There's an important reason the Romney campaign doesn't even want Paul's name mentioned – they have no idea how many delegates they actually control.
You see, you might think the Romney campaign could just open up the newspaper to learn the delegate numbers that Romney controls, but that's not the case. The newspaper only shows grossly inaccurate general estimates of delegates.
Some delegates are bound by honor to vote for Mitt Romney, others are bound by state law. Some can be unbound. Others are not bound at all. Many delegates become unbound after just one vote.
On the second vote at the RNC, we will see for the first time what kind of loyalty Paul and Romney each command from the delegates. The results will be very uncomfortable for Mitt Romney to have shown on national television. Furthermore, the results of a brokered convention can lead to a situation like the 1920 Republican National Convention where Warren G. Harding walked in with 7% of the delegates and left with the nomination before going on to become president later that year.

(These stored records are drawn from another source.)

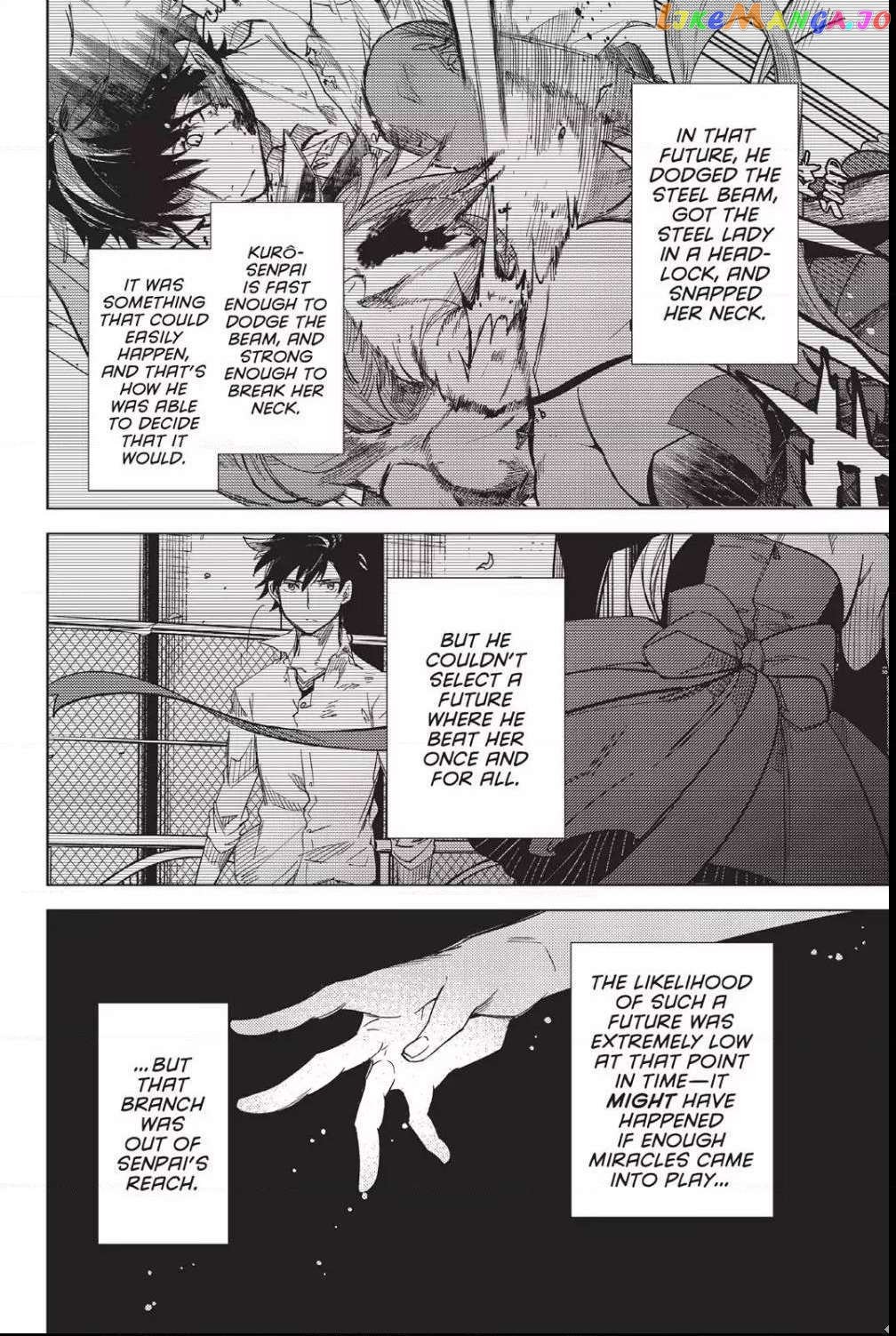 Kyokou Suiri ~ Invented Inference Chapter 6 - page 74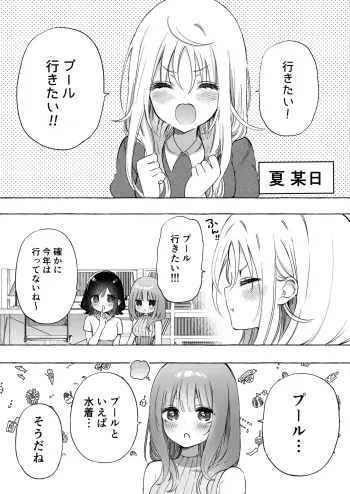 Image from page 2
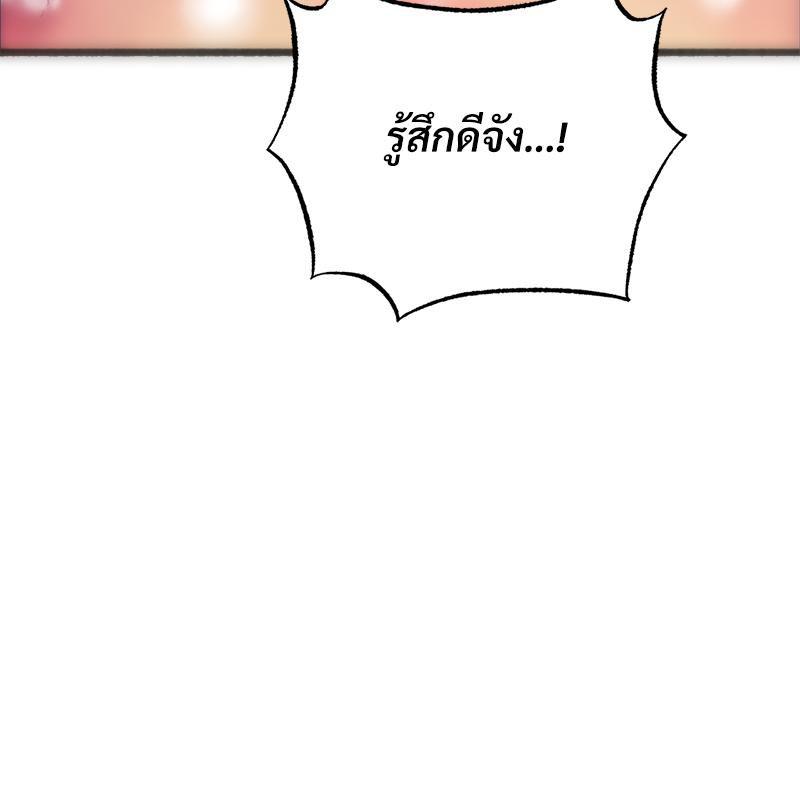 Doujin-Lc- อ่าน โดจิน มังฮวา เกาหลี ญี่ปุ่น จีน แปลไทย เมืองกระหายรัก ตอนที่ 1 2 3 4 5 6 7 8 9 10 11 12 13 14 ฟรี ไม่มีโฆษณา อ่าน โดจิน Manhwa เกาหลี ญี่ปุ่น จีน เรามีครบ คัดมาให้เน้นๆ โดจิน 18+ รับประกันความฟินโดย  Doujin Lc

In three months, after having gone on a family road trip and having had some time to think about the next generation, many delegates who are undecided and leaning toward Romney might fall on the side of principle over the status quo of D.C. That will mean a vote for Paul over Romney.
Such delegates will think about the wisdom of voting for someone with no plan for cutting the debt (Romney) over someone with a clearly laid out and drastic plan for balancing the budget within three years (Paul). Paul rights the ship that we will pass on to our children. Romney is just more Obama, who has turned out to just be more Bush.
All of that was a preface to ask you, dear reader, to essentially ignore the results out of Indiana today as anything more than estimates. On June 8 and 9 at the Indiana Republican Convention we'll get a better estimate of how Indiana will vote at the RNC – based on the will of the Indiana delegates who show up. Delegates will be selected that weekend, 35% of whom will be officially unpledged to any candidate. On August 30, as the RNC comes to an end, we'll have an even better idea of how Indiana voted. Until then, it's entirely up in the air. Anything can happen at a convention attended by people with that unpredictable combination of conscience and free will.
My most likely prediction at present is to simply follow the trend – Romney will win the popular vote and court GOP insiders, Paul will win a healthy portion of delegates, perhaps somehow walking away with the entire delegation, and will importantly control the GOP by November. Those are the important trends likely to come out of Indiana.
Not until the state convention will anyone have a better idea of how Indiana voted and not until after the RNC can that vote be more conclusively analyzed. Looking at the popular vote right now and divorcing it from the rest of the process is simply an irresponsible use of data.